-- STATED TASK --
Print the lines below word for word, starting with the line that contains "How far is (183,178)" and going on through the line that contains "3113 inches", with both of those lines included.

-- RECORDS SHOWN --
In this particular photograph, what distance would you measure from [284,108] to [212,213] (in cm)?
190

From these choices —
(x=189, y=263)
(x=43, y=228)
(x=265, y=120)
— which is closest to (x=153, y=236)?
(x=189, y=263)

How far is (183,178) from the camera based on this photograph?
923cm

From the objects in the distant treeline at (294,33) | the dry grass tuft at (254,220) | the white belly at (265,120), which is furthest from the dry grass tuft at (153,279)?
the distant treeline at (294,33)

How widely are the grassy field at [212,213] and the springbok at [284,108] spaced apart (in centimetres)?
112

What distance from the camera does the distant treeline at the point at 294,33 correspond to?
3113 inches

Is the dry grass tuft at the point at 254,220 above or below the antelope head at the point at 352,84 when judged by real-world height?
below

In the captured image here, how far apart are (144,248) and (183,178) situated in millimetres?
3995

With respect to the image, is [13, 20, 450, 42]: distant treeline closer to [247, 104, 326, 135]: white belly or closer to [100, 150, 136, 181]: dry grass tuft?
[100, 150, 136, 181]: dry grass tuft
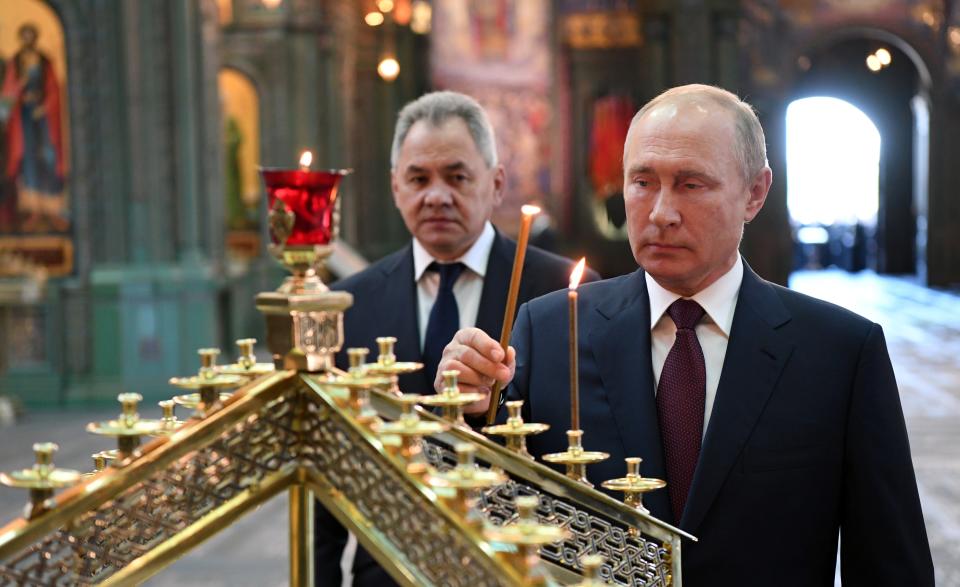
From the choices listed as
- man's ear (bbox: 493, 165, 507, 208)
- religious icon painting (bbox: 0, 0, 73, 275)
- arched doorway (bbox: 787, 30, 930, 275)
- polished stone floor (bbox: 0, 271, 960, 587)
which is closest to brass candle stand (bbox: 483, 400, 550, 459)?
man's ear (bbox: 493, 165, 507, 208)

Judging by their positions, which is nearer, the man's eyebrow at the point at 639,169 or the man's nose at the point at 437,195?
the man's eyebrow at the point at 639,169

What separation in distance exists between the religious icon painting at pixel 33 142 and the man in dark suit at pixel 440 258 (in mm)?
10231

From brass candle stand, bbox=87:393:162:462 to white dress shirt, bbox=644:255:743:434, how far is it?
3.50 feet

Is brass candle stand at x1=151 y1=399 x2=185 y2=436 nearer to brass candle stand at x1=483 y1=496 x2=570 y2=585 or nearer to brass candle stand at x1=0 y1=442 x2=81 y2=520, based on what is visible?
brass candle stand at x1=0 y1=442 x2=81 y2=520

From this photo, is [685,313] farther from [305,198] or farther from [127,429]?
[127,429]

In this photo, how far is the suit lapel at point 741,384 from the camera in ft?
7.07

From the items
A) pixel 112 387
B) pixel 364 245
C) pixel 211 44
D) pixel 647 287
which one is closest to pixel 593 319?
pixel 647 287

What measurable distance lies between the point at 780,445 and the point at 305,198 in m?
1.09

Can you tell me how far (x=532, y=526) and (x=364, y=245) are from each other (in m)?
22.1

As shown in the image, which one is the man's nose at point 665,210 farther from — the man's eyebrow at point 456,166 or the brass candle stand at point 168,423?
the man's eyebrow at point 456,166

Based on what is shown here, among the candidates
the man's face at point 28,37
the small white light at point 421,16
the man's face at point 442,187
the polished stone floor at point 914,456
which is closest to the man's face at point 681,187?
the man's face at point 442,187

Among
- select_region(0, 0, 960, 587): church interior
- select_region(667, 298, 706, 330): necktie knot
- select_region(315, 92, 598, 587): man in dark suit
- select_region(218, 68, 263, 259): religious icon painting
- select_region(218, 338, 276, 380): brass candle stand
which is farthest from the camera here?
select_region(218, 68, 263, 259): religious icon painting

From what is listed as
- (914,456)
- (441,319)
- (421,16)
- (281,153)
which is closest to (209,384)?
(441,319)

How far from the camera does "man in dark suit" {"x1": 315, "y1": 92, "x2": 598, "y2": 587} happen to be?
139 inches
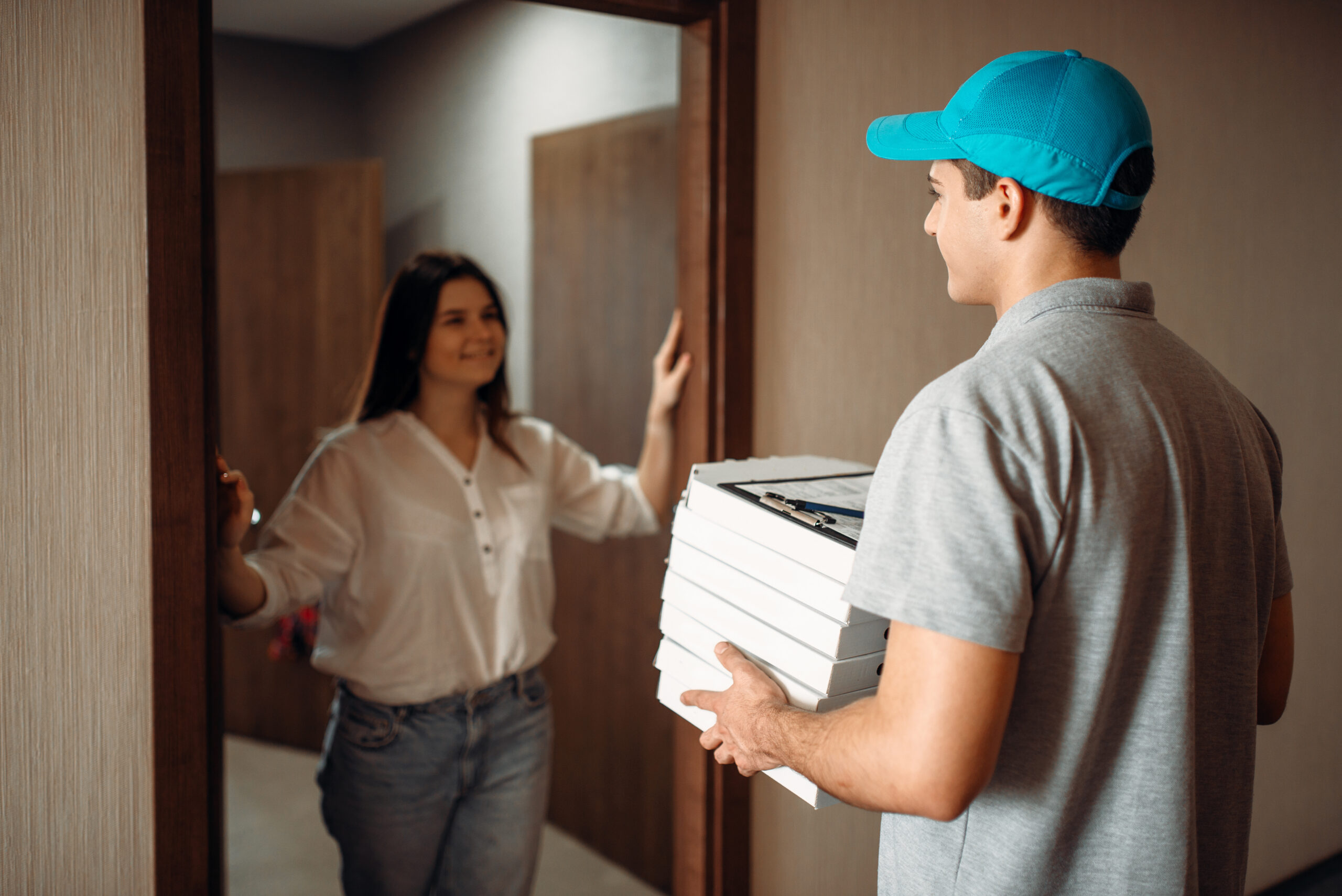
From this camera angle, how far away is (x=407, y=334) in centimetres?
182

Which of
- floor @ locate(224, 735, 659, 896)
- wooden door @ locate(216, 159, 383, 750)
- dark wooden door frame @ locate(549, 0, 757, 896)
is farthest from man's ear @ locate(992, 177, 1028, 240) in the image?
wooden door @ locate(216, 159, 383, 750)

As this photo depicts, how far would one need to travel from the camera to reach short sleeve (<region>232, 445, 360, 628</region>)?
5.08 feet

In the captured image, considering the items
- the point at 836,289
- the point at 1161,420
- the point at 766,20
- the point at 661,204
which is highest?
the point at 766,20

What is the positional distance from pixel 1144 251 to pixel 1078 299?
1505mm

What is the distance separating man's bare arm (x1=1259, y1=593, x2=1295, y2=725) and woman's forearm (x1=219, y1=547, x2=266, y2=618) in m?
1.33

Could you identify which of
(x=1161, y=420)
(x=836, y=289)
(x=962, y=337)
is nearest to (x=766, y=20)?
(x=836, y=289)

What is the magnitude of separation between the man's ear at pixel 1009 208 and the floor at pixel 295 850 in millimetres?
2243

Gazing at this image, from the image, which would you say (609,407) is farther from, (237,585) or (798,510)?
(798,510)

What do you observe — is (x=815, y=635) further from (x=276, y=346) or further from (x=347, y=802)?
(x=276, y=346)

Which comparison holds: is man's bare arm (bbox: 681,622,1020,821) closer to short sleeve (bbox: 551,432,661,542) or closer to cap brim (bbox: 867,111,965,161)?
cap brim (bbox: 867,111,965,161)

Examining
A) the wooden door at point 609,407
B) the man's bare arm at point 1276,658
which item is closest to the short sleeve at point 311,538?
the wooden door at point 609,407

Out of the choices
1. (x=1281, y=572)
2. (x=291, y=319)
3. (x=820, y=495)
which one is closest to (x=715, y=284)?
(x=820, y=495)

==

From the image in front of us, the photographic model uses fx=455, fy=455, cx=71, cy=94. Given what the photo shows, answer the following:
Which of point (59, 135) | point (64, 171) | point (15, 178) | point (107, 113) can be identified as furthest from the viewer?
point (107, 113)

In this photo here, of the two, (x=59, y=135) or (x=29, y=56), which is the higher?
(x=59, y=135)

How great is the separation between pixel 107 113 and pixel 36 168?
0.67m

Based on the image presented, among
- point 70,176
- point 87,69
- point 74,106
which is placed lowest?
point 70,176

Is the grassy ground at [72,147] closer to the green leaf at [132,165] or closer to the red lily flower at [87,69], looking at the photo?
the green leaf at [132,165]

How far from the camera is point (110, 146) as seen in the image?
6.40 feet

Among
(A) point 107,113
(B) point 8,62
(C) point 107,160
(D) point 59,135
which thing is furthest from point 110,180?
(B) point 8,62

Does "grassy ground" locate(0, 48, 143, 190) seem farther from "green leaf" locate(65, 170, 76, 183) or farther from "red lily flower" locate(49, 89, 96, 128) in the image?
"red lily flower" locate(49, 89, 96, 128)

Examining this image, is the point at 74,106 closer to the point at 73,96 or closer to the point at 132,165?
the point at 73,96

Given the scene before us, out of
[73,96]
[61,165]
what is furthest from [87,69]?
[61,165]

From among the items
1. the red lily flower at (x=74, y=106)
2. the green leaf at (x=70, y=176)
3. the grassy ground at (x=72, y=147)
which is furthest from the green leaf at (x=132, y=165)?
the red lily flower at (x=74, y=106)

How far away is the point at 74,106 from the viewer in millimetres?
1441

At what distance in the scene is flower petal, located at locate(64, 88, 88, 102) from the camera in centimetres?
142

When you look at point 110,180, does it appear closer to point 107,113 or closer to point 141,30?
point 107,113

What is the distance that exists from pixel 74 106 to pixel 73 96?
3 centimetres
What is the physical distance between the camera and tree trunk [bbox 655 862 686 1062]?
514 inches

-- FINAL RESULT --
How far is (183,178) from the camera based on this photograph?
923cm

From the objects in the distant treeline at (294,33) | the dry grass tuft at (254,220) | the white belly at (265,120), which is furthest from the dry grass tuft at (153,279)?
the distant treeline at (294,33)

How widely are the grassy field at [212,213] and the springbok at [284,108] spaced apart (in centimetres)?
112

What distance from the camera does the distant treeline at the point at 294,33 correspond to?
3113 inches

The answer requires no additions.